Prior to ligand or vehicle treatment (added at 0 minutes), baseline readings were recorded. OxA treatment of cells co-expressing TRHR/Rluc8 and barr2/Venus with HA-OxR2 resulted in an increase in the fluorescence/luminescence ratio (FIG. 20) that was not observed following treatment with phosphate-buffered saline (PBS) vehicle control (FIG. 19). Analysis of the fluorescence/luminescence ratios comparing 48-wells treated with OxA (defined as ‘signal’ with respect to z-factor calculation) and 48-wells treated with PBS (defined as ‘background’ with respect to z-factor calculation) results in a z-factor of 0.67 using the calculation described by Zhang et al., 1999 (J Biomol Screen 4, 67-73). Means are shown as solid lines and 3 standard deviations from the mean are shown as dotted lines.

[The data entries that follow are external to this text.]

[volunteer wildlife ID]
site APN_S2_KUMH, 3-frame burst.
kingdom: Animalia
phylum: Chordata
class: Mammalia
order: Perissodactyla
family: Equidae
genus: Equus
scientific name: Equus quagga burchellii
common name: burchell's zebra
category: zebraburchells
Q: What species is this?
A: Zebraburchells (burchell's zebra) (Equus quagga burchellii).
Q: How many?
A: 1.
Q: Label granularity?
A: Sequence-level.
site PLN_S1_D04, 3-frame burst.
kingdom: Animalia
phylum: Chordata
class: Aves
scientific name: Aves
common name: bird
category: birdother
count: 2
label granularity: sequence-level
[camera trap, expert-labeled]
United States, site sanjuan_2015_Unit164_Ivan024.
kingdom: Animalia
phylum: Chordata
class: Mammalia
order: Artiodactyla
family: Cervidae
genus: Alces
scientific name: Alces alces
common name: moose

This example demonstrates that a signal resulting from the proximity of RC1 and RC2 is detected specifically for the combination where TRHR is IG1, Rluc8 is RC1, beta-arrestin 2 (barr2) is IG2, Venus is RC2 and HA-OxR2 is IG3, and when the modulator, in this case OxA, modulates the association of IG2 and IG3 as a result of interacting specifically with IG3.

This example demonstrates that the molecular association of the thyrotropin releasing hormone receptor with the orexin receptor is detected in a manner that results in a z-factor in excess of 0.6 and is therefore amenable to high-throughput screening.

This example further demonstrates a third method of representing BRET data that can be used in representing a detectable signal indicative of the molecular association of the thyrotropin-releasing hormone receptor and the orexin receptor.

As in examples 4 and 12, this example demonstrates that IG3 can be tagged, such as by the addition of a hemagglutin (HA) epitope-tag, however, this tag does not constitute a reporter component and does not interfere with and/or contribute to the signal generated by the proximity of RC1 and RC2. Such tagging enables additional information to be ascertained, such as the relative expression level of IG3.